Le personnel soignant dépassé
En fait, le confinement constitue le dernier souci de ces inconscients bravant, de par leurs comportements, les interdits et les lois en s'exposant aux dangers, exposant les autres à une mort certaine, avant de tomber, sens dessus-dessous, sur les médecins et le personnel soignant, les traitant de tous les noms d'oiseaux dés que l'on annonce le décès d'un tel ou tel patient. Dans leurs discussions très souvent acerbes, la négligence médicale revient comme un leitmotiv. Là est toute la question qui est à poser. Ces médecins et infirmiers, qui ne sont pas tenus par l'obligation de résultat, sont fortement atteints. Ils sont mobilisés sur la première ligne et assistent, impuissants à l'aggravation de la situation, faute de moyens. Manifestant certes, leur détermination, ces médecins comptent amplement sur l'implication directe et efficiente ne serait-ce que d'une partie de la population en leur demandant de se confiner en mettant un terme à ces flâneries très souvent fatales. «Ecrivez dans votre journal que la ville de Maghnia est sinistrée», déplore un infirmier, imputant cette «responsabilité à ces spectateurs qui, selon le même infirmier «se transforment en acteurs principaux en contribuant amplement à la lutte contre la propagation de Covid-19». Un bénévole du mouvement associatif ne cache pas sa déception, en dépeignant amèrement la situation du chaos régnant dans cette ville. «Il est vrai que nous ne sommes pas préparés à de telles situations, mais nous ne nous attendions pas non plus à vivre de plein fouet cette phase cruciale que nous subissons actuellement», a-t-il fini par lâcher, tout en soupirant, priant, par la même la Clémence divine. Où sont passées ces autorités censées intervenir et «forcer» ces «énergumènes» à rentrer chez eux' s'est-il demandé, assénant que «la situation épidémiologique de Maghnia est à son comble». Manque de moyens, l'oxygène arrive au compte-gouttes, le personnel soignant est d'épassé, tandis que le laisser-aller est ambiant.
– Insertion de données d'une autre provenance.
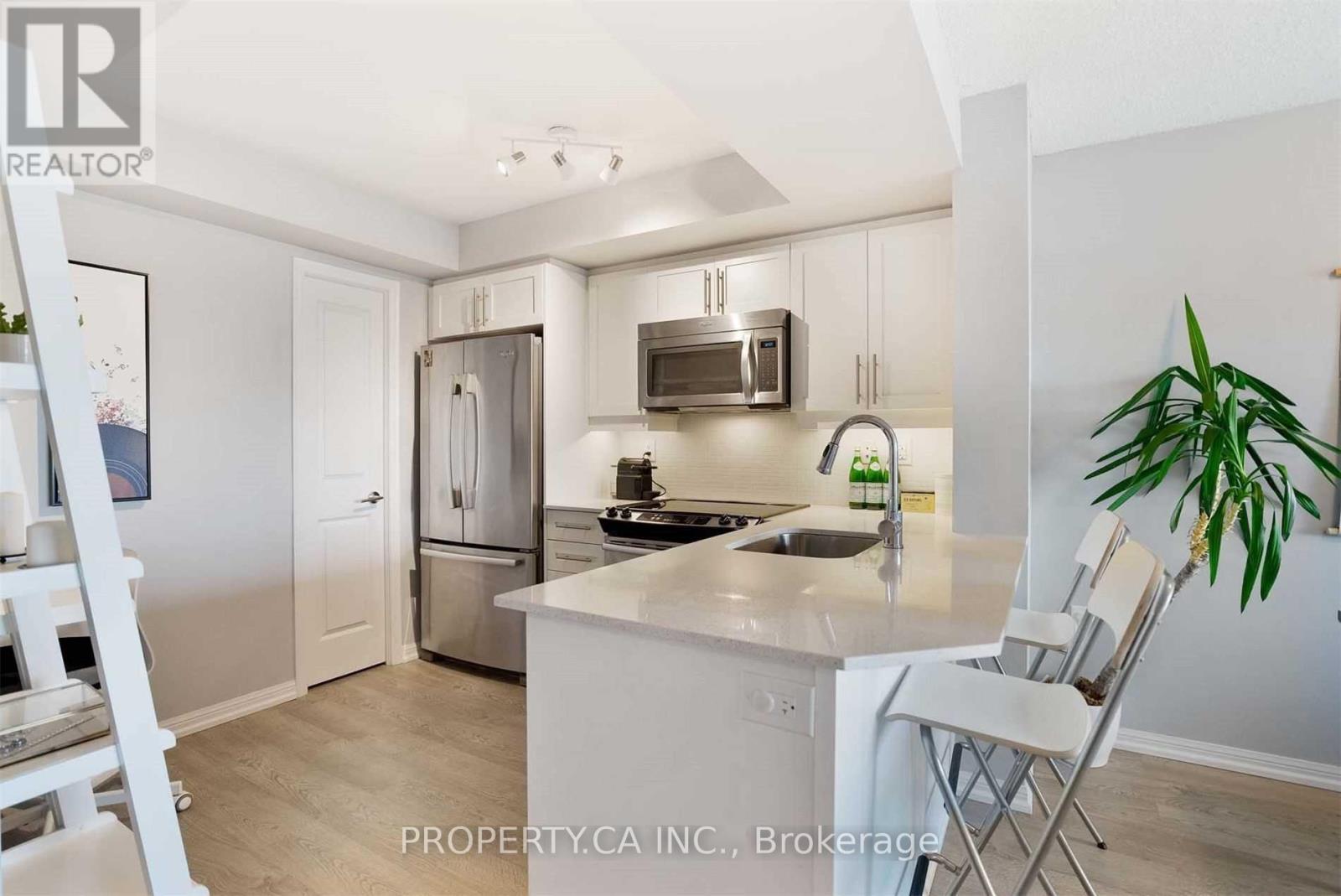 1601 - 125 Western Battery Road, Toronto, Ontario  M6K 3R8 - Photo 16 - C12520772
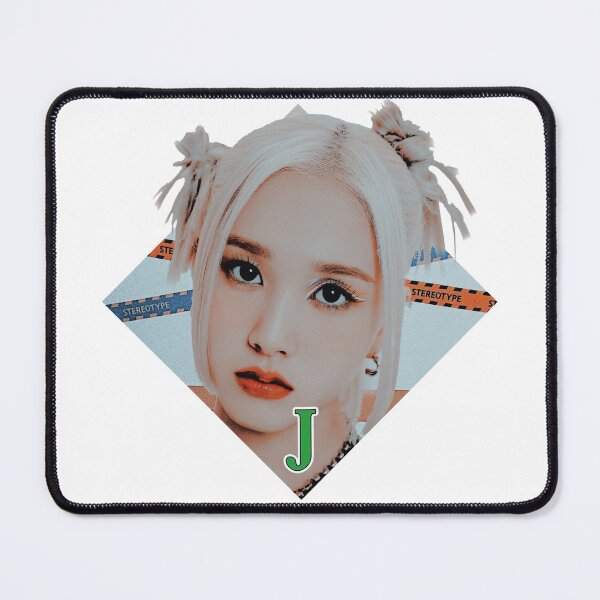 Item preview, STAYC J STEREOTYPE designed and sold by abbywren.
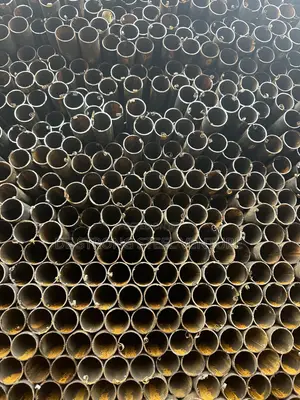 25mm(1inch) Round Pipe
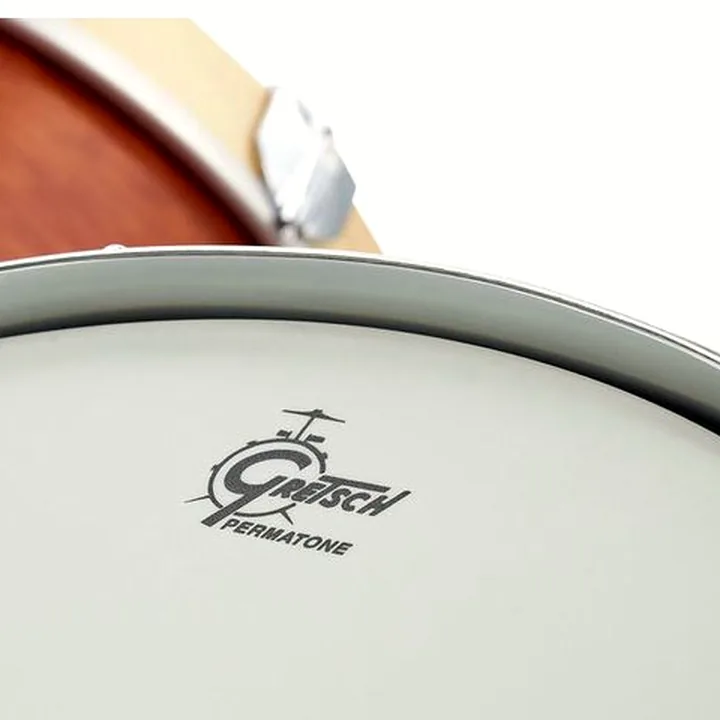 Test et Avis Gretsch Drums Brooklyn Studio Shell Set -SM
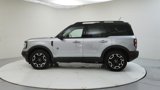 Used 2021 Ford Bronco Sport Outer Banks w/ Outer Banks Package (96D) image 5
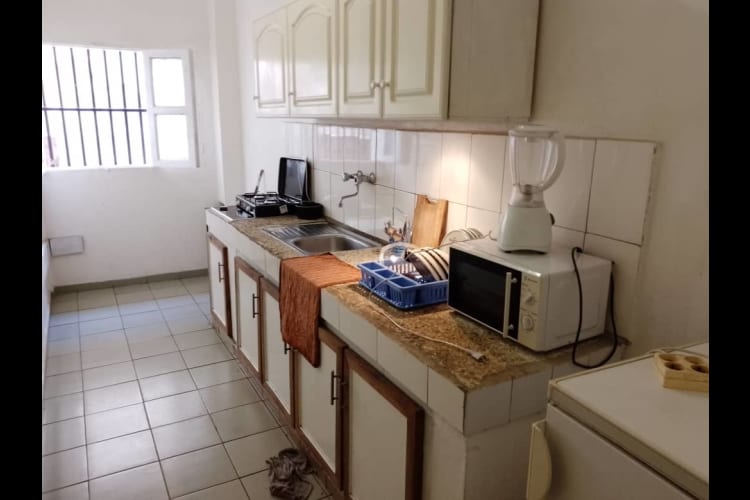 Appartement 2 ch - Yaoundé, Omnisport 10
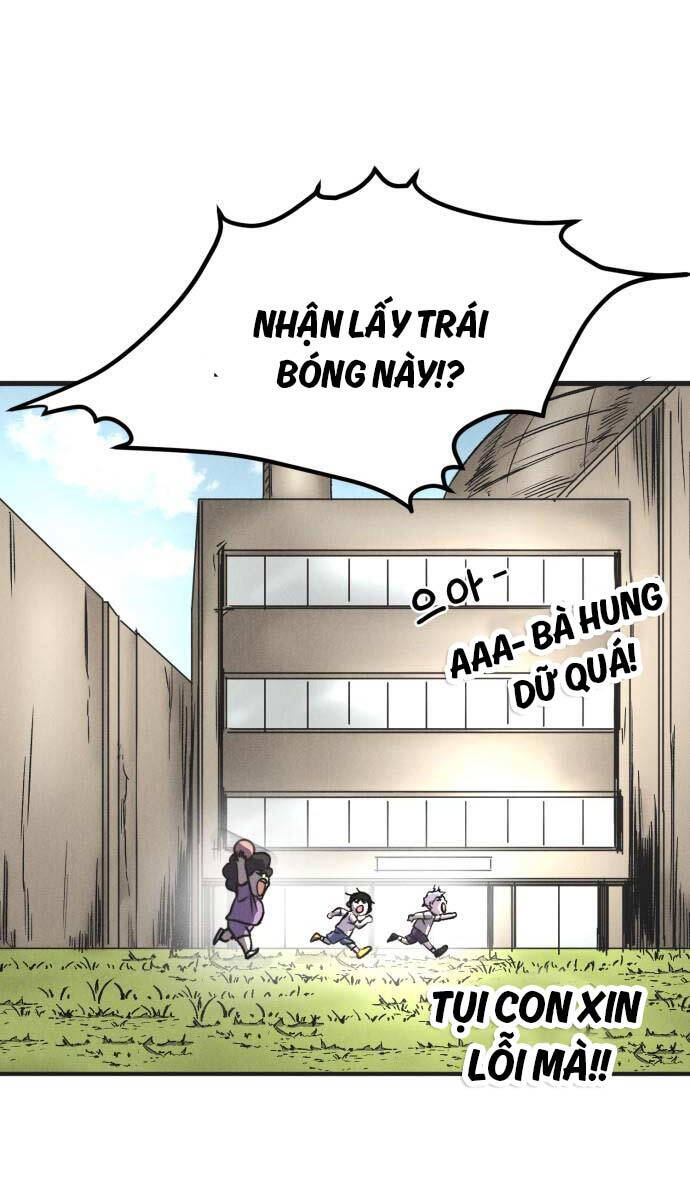 Người Côn Trùng Chapter 45 - 9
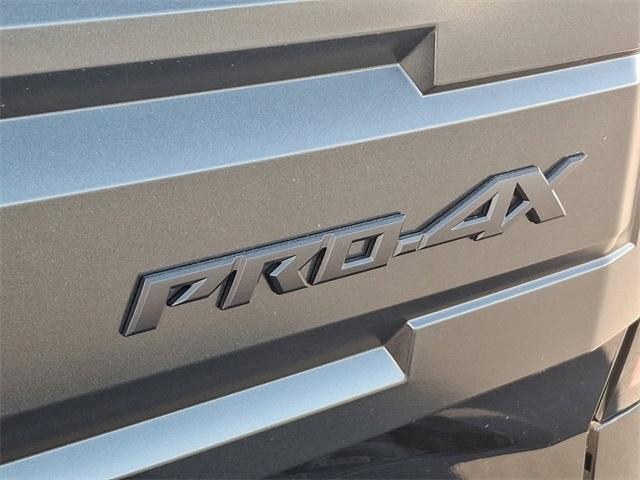 new 2025 Nissan Frontier car, priced at $40,999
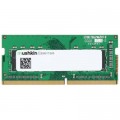 Mushkin Модуль пам'яті для ноутбука SoDIMM DDR4 16GB 3200 MHz Essentials Mushkin (MES4S320NF16G)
À quand la prise de conscience, d'autant plus que le ton n'est plus à l'anarchie ni encore moins au relâchement' Selon un médecin de l'hôpital Hamdoune Chabane, «la ville de Maghnia abrite un cluster géant qui nécessite une enquête épidémiologique immédiate». Le répit et le retour à la normale ne sont contre toute attente pas pour demain. L'épidémie est, visiblement, inscrite dans la durée, à moins que des mesures drastiques soient prises dans les plus brefs délais.